Experimental samples were cells incubated with cys-diabody,
secondary, and tertiary antibodies. The positive control samples
were those with cells incubated with the parental intact mAb and
the tertiary antibody.
[0266] Additionally, flow cytometry and immunofluorescence were
performed in the same manner using the anti-CA19-9 cys-diabody-PLN
conjugate as the primary antibody. Because the PLN exhibits
autofluorescence in the same ultraviolet range as R-PE, no
secondary or tertiary antibodies were used. Experiments included
cells only, cell incubated with cys-diabody-PLN conjugate, and
cells incubated with PLNs only as a negative control.
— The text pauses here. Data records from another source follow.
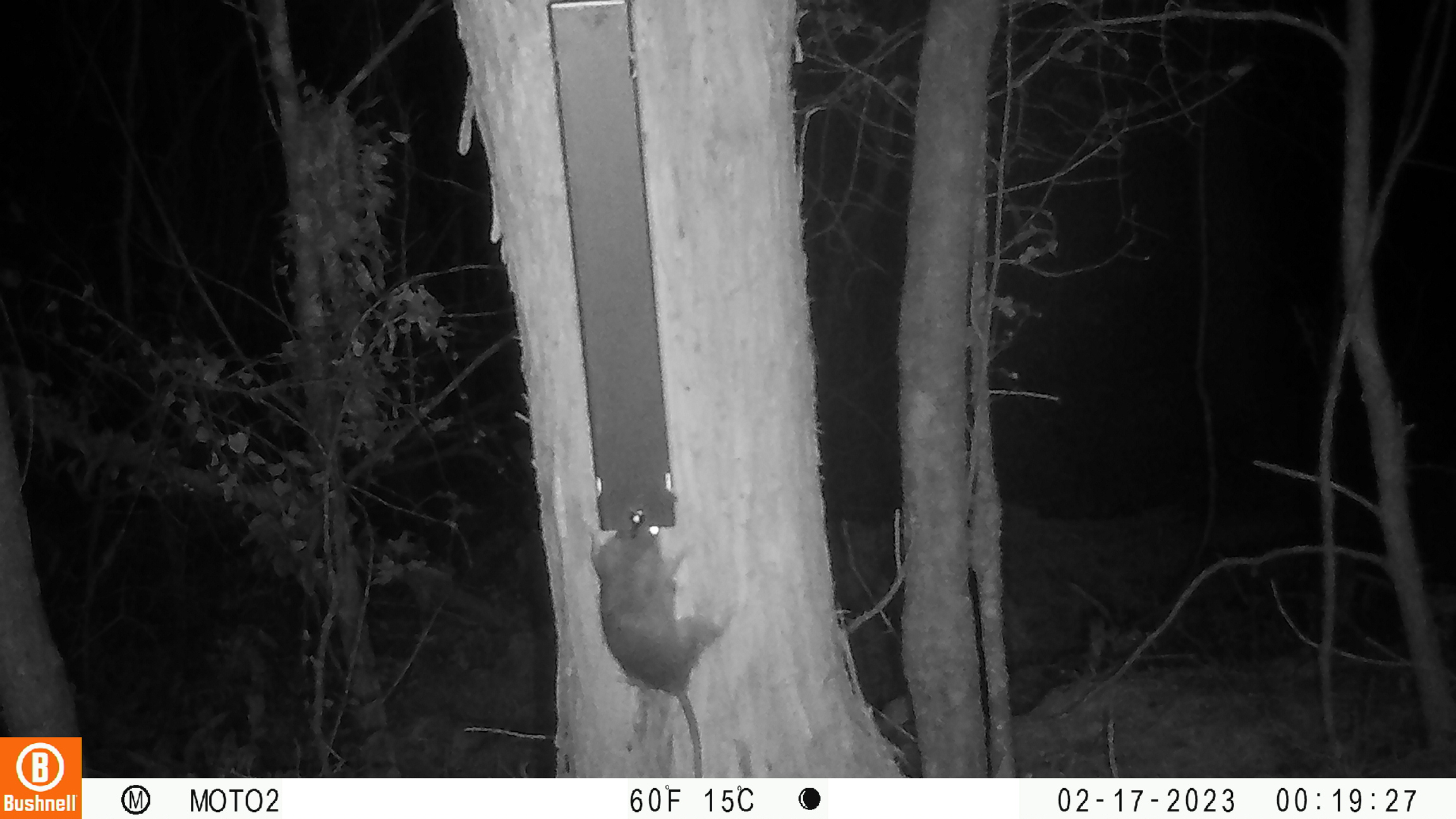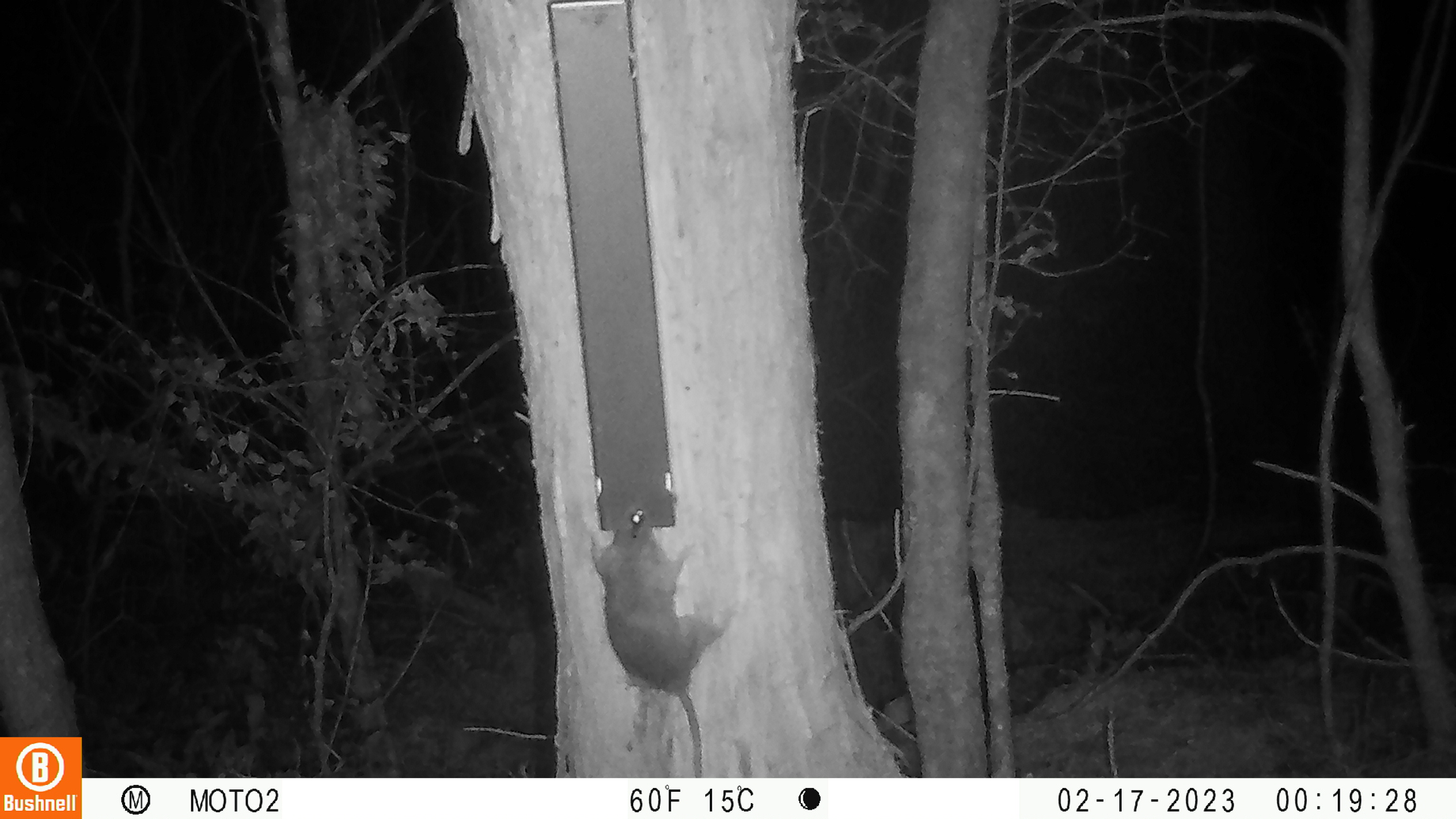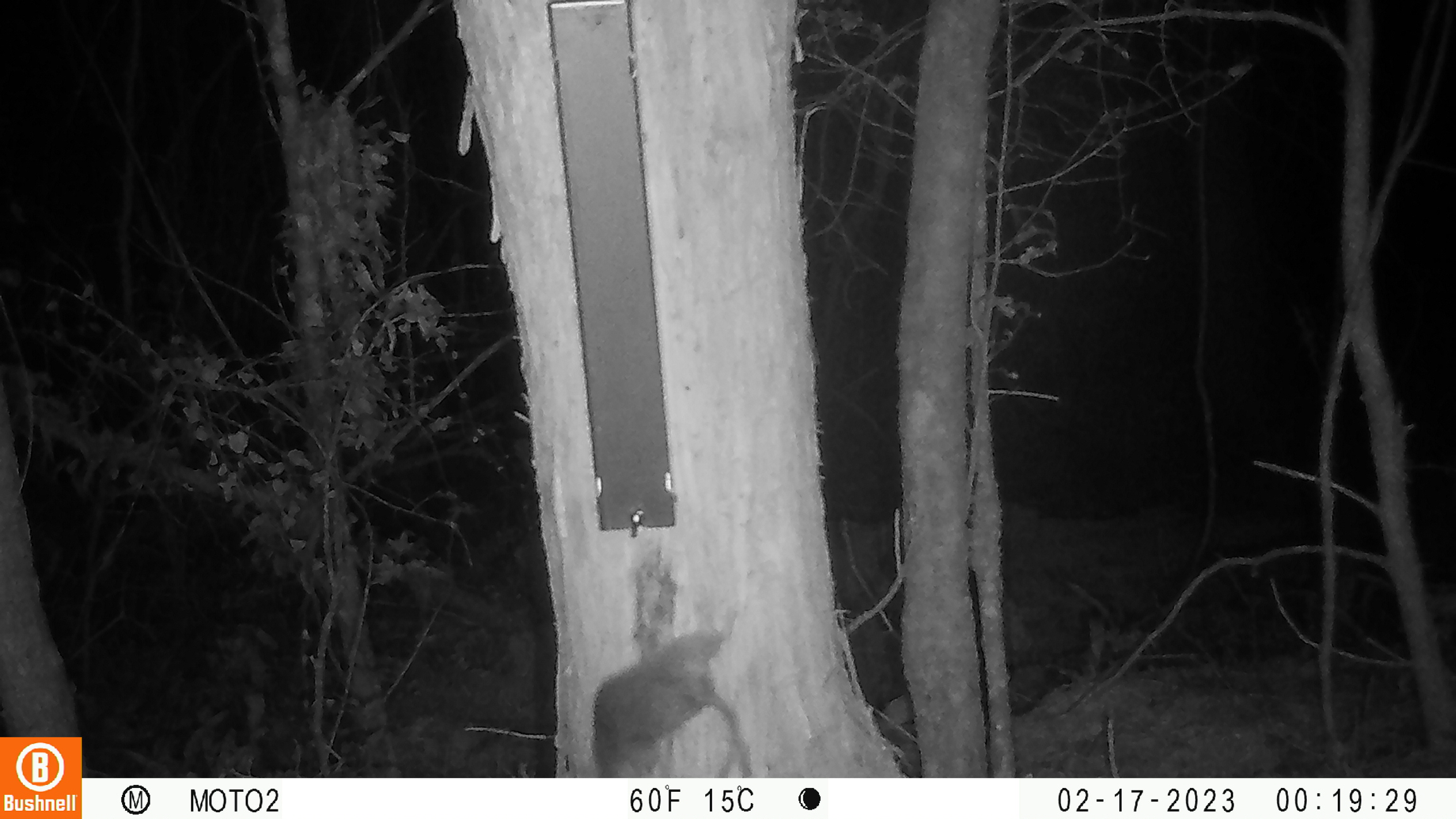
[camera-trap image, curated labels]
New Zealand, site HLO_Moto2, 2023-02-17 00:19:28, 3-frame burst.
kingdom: Animalia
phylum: Chordata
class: Mammalia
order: Rodentia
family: Muridae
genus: Rattus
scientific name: Rattus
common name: rat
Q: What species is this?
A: Rat (Rattus).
Cell-Based Competition ELISA
[0267] To determine the relative binding affinity of the
anti-CA19-9 cys-diabody, a cell-based competition ELISA was
performed. CA19-9 positive cells, BxPC3, were harvested, counted,
and aliquoted into a 96-well plate (50,000 cells/well) for adhesion
overnight. The following day, the cell media was removed and each
well was washed with 150 .mu.l of PBS/2% FBS. The wash was also
removed and each well was incubated for 1 hour at room temperature
with a 150 .mu.l of a 1 nM concentration of the parental intact
anti-CA19-9 mAb obtained from purifying the supernatant of the
116-N-19-9 hybridoma cells known to produce the mAb (Koprowski et
al., Colorectal carcinoma antigens detected by hybridoma
antibodies. Somatic Cell Genet, 1979). After incubation, the wells
were washed similarly and incubated for 1 hour at room temperature
with 150 .mu.l of varying concentrations, ranging 0.01 nM to 100
nM, of the anti-CA19-9 cys-diabody. Again, the wells were washed
and incubated with 150 .mu.l of a 1:2500 .mu.l dilution of
AP-conjugated goat anti-mouse IgG, Fc specific, antibody (Jackson
Immunoresearch Labs). After 1 hour, the wells were washed again and
developed with 150 .mu.l of a solution of 10 mg phosphatase tabs
(Sigma) dissolved in 10 ml AP buffer. The reaction was permitted to
proceed for 15 minutes and then evaluated for ultraviolet
absorbance using the GENios microplate reader (Tecan, Durham,
N.C.). All experiments were done in triplicate. A saturation
binding plot was created based on the ultraviolet absorbance value
of each sample in order to calculate the dissociation constant
(Kd), defined as the amount of cys-diabody needed to displace 50%
of the parental intact anti-CA19-9 mAb.
Radioiodination
[0268] Radiolabeling of the anti-CA19-9 cys-diabody with the
positron-emitting isotope, iodine-124 (.sup.124I), was performed
using the Iodo-Gen method as described (Richardson et al., An
improved iodogen method of labelling antibodies with .sup.123I.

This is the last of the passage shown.